• [EXERCISE INSTRUCTIONS] Your task is to copy each line of the material below that includes "CONNECTION".

• [MATERIAL FOR THIS EXERCISE]

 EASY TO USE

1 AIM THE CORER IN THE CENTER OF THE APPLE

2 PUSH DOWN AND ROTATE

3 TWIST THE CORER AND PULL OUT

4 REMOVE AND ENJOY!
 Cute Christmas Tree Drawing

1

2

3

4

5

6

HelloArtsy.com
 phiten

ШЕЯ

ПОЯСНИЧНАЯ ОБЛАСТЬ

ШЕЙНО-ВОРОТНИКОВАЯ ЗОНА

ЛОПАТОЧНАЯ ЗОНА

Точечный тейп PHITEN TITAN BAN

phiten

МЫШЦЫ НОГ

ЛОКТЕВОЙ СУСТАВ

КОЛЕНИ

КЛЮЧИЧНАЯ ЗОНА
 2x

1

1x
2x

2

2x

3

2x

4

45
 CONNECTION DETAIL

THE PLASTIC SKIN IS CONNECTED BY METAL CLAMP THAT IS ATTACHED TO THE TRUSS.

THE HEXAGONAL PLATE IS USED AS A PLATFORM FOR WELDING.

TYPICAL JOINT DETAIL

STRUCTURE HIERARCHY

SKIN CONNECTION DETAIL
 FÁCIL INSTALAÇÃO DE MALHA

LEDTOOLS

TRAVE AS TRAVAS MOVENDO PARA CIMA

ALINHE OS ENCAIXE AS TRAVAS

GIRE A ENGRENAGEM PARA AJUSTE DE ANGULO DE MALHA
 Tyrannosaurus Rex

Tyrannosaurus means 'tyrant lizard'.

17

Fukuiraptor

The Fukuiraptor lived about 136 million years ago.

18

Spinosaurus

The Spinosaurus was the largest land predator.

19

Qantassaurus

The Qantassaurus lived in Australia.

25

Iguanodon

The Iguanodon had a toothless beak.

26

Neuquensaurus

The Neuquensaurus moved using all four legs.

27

• [ANSWER FOR THE TASK]
 CONNECTION DETAIL
SKIN CONNECTION DETAIL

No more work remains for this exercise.